Ok, that worked well. Let’s implement the functionality I described above: We want the constructor to take the name and automatically put it into the correct property of the instance.
Here is the code:
classdef AdvancedHuman
properties
name
end
methods
function obj = AdvancedHuman(name)
fprintf('Creating a nice Human called %s for you.\n', name);
obj.name = name;
end %function
function hello(obj)
disp('Hi!');
end %function
function say_name(obj)
disp(['My name is ' obj.name '!']);
end %function
end
end
This is what happens now:
The constructor now requires a parameter which is called name.
It uses the value of that parameter in the next line to display the message.
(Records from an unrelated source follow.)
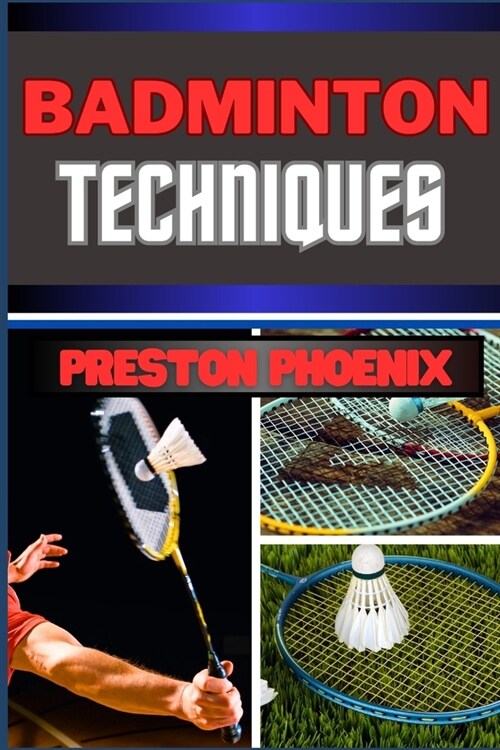 Badminton Techniques: Embarking On Mastering The Birdie Dance, Strings And Strategy And Navigating The Courts Of Feathered Precision (Paperback)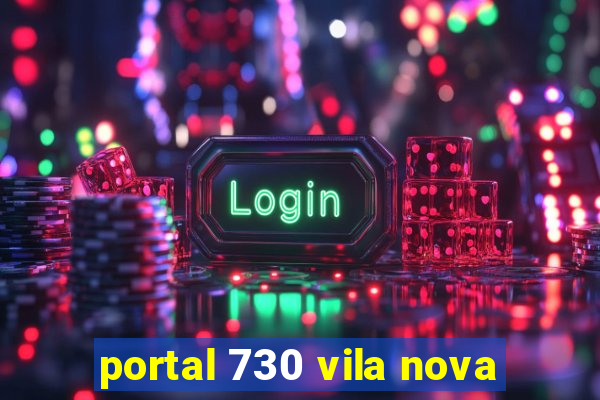 portal 730 vila nova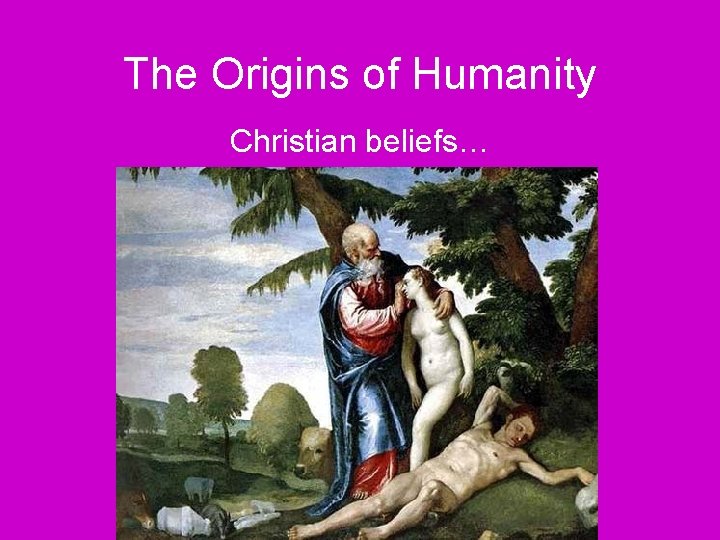 The Origins of Humanity Christian beliefs… 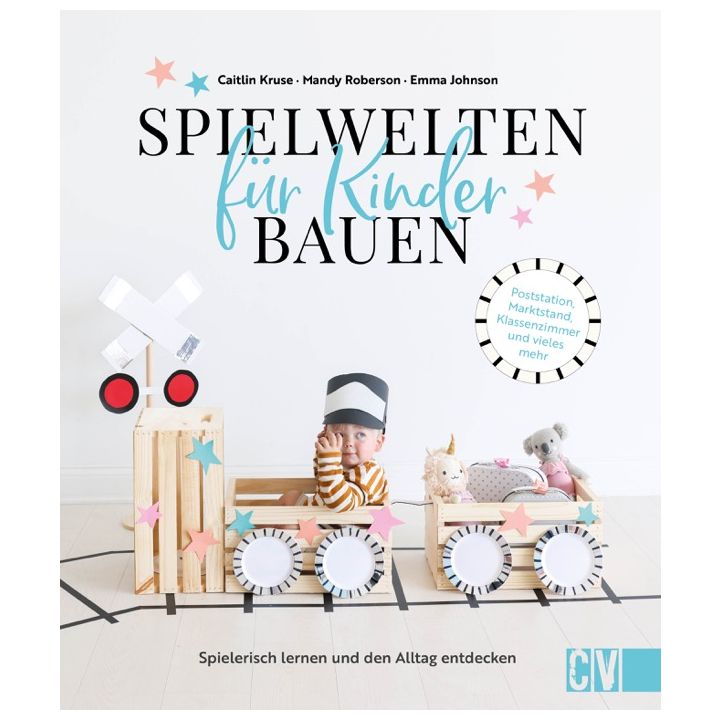 Spielwelten f&uuml;r Kinder bauen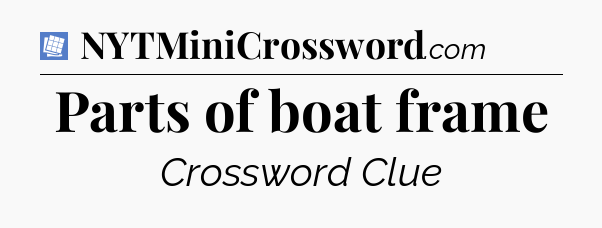 Parts of boat frame Puzzle Page Crossword Clue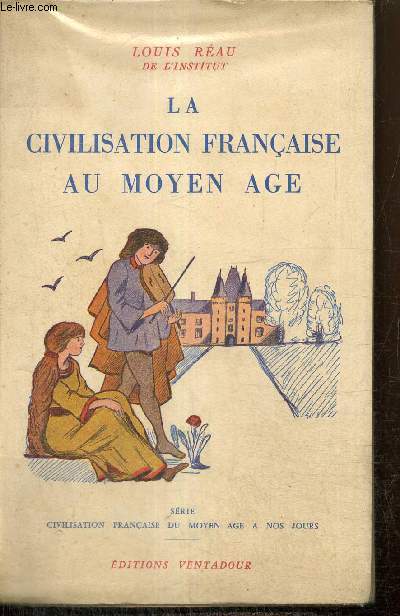 La civilisation franaise au Moyen Age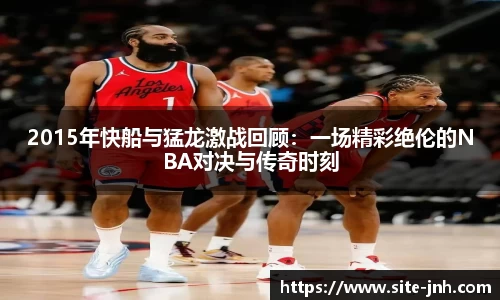 2015年快船与猛龙激战回顾:一场精彩绝伦的NBA对决与传奇时刻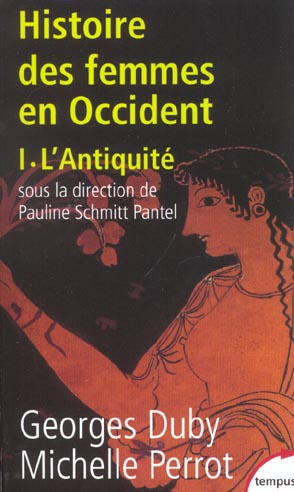 Histoire des femmes en Occident. Tome 1, L'Antiquité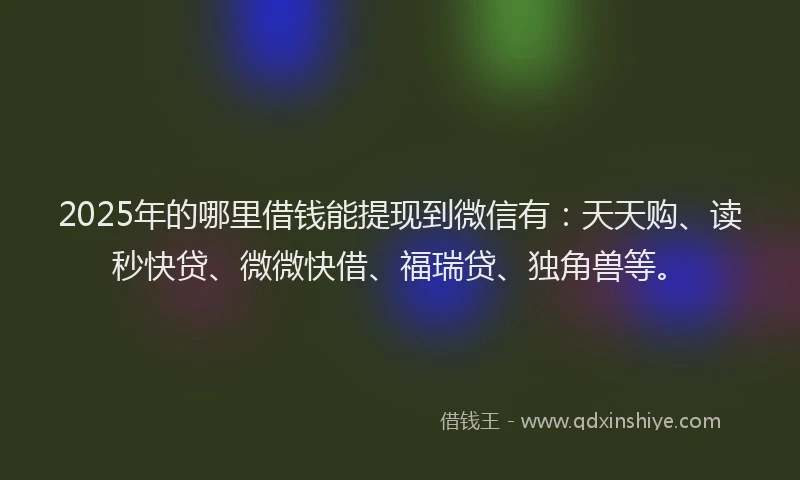 2025年的哪里借钱能提现到微信有：天天购、读秒快贷、微微快借、福瑞贷、独角兽等。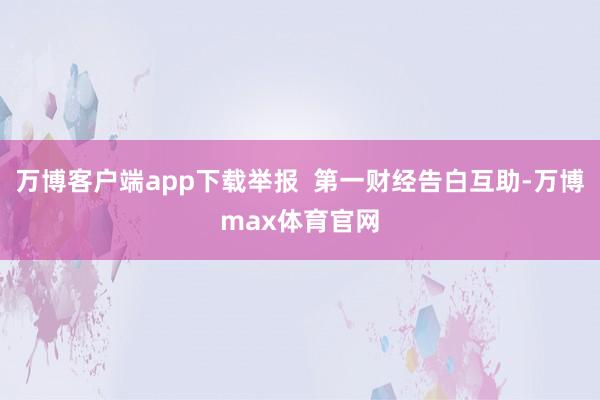万博客户端app下载举报 第一财经告白互助-万博max体育官网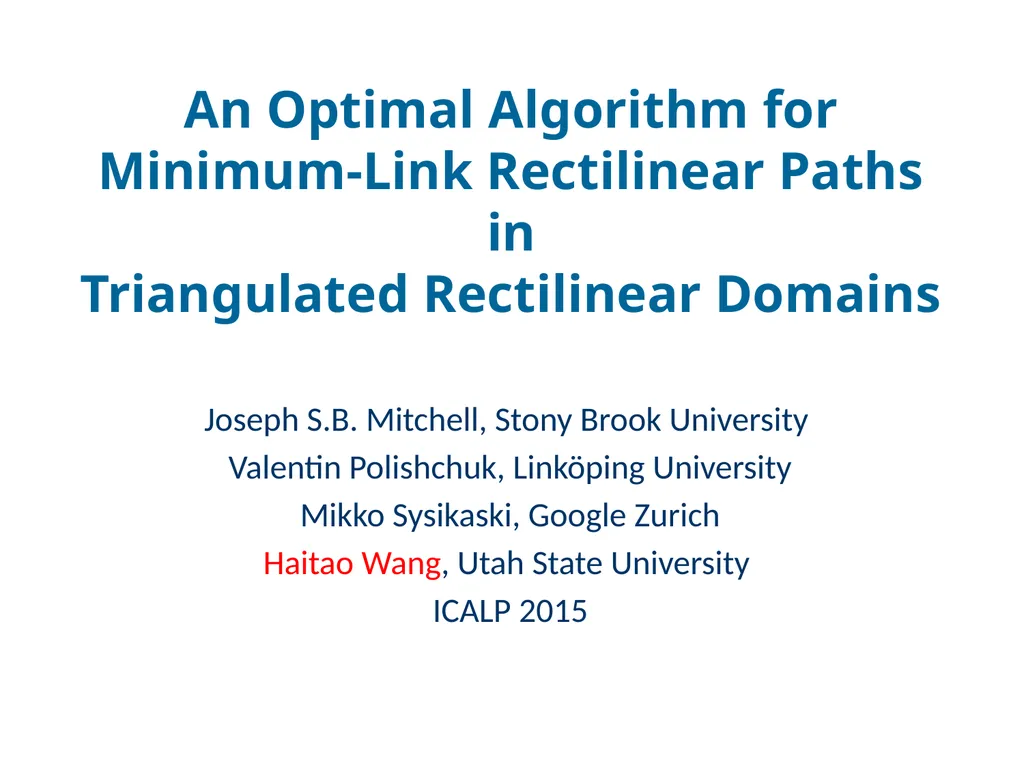 An Optimal Algorithm for Minimum-Link Rectilinear - slide 1 of 24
It the assigns the value to the property called
name
of the instance, which it can access via theobj
variable.
I deliberately chose to use the same name for the parameter as for the property to demonstrate how both of them are accessed:
name
is the parameter of the method.obj.name
is the property called “name” of the current instance.
Now you can do this:
my_human = example01.AdvancedHuman('Adam');
my_human.say_name();
Access rights¶
At the moment, we can still do this:
my_human = example01.AdvancedHuman('Adam');
my_human.name = 'Eve';
I don’t think this makes much sense because a name is given one time at birth and does not change (yes, there are exceptions to this.).
Luckily, you can set access rights for properties and methods which defines who can call the methods or write/read to the property.
Matlab knows three levels of access rights:
Public: The method or property can be accessed from anywhere.
Private: The method or property can only be accessed from methods of that specific class.
Protected: Like private but access is also allowed from sub-classes (more on that later).
For properties, you can set these rights separately for reading and writing to the property.
So, in our case, our code now looks like this:
classdef AdvancedHuman
properties (SetAccess=private)
name
end
methods
function obj = AdvancedHuman(name)
fprintf('Creating a nice Human called %s for you.\n', name);
obj.name = name;
end %function
function hello(obj)
disp('Hi!');
end %function
function say_name(obj)
disp(['My name is ' obj.name '!']);
end %function
end
end
We have restricted access to the property name
so that it can only be written to from methods of the class. So, assigning a value as in the constructor still works because the constructor is a member of the class.